(Spatial questions about scenes)
------------
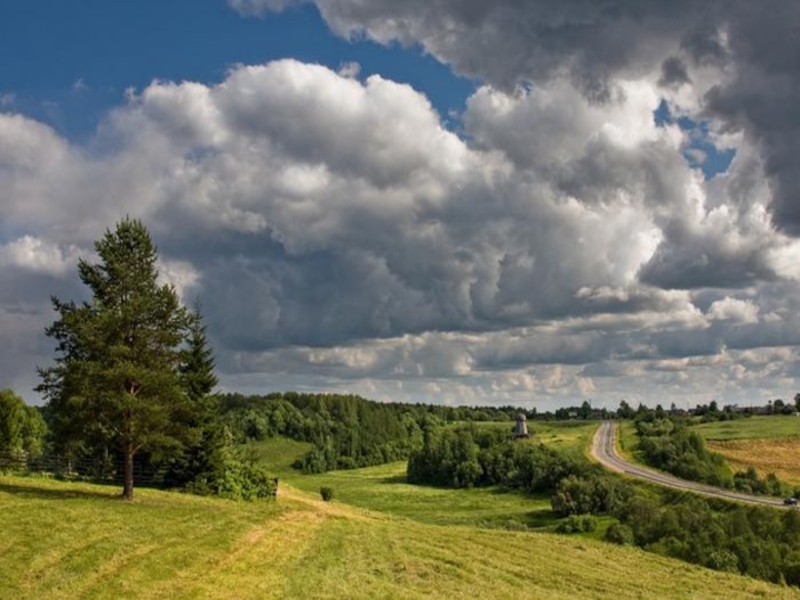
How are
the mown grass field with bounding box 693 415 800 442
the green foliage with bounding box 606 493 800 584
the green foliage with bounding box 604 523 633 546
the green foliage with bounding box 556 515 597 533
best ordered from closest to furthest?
------------
● Given request
Retype every record above line for line, leaving out the pictures.

● Output for this task
How are
the mown grass field with bounding box 693 415 800 442
the green foliage with bounding box 606 493 800 584
the green foliage with bounding box 604 523 633 546
the green foliage with bounding box 556 515 597 533
best ordered from closest to furthest?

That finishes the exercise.